*SUPPLIED DATA*
---+---
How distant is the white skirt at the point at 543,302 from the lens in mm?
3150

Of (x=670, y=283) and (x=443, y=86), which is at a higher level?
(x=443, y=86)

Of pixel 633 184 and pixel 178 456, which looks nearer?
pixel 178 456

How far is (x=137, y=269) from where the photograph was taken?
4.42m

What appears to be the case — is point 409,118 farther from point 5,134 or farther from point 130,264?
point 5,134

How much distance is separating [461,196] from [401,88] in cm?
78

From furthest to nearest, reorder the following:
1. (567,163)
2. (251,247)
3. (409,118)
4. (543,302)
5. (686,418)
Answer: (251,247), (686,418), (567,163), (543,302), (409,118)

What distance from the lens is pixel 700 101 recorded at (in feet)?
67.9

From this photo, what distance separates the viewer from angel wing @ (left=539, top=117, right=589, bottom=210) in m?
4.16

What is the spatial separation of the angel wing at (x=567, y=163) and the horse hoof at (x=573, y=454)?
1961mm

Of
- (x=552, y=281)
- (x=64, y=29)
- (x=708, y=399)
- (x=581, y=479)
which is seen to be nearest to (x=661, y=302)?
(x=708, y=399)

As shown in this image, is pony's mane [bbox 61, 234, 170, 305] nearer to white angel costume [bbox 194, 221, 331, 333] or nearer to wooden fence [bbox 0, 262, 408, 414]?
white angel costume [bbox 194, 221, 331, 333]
---+---
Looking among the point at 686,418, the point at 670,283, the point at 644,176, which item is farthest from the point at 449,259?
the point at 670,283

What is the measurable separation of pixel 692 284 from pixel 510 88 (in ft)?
---+---
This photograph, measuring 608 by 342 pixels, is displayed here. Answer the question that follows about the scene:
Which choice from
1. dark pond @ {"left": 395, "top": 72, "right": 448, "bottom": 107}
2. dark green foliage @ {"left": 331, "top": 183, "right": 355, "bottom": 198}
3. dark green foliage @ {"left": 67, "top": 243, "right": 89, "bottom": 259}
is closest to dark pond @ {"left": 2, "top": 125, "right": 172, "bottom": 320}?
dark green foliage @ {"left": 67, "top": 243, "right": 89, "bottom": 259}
---+---
*PROBLEM REQUIREMENTS*
Copy the material word for word, starting at the line containing "How distant is" and continuing down through the line containing "Answer: (251,247), (686,418), (567,163), (543,302), (409,118)", with both of those lines included.

*SOLUTION TO THE EXERCISE*
How distant is the white skirt at the point at 543,302 from the lens in mm?
3150

Of (x=670, y=283) and (x=443, y=86), which is at a higher level?
(x=443, y=86)

Of pixel 633 184 and pixel 178 456, which looks nearer?
pixel 178 456

How far is (x=137, y=269) from where the photograph was taken?
4.42m

What appears to be the case — is point 409,118 farther from point 5,134 or farther from point 130,264?
point 5,134

How much distance is separating [461,196] from [401,88] in cm?
78

From furthest to nearest, reorder the following:
1. (567,163)
2. (251,247)
3. (409,118)
4. (543,302)
5. (686,418)
Answer: (251,247), (686,418), (567,163), (543,302), (409,118)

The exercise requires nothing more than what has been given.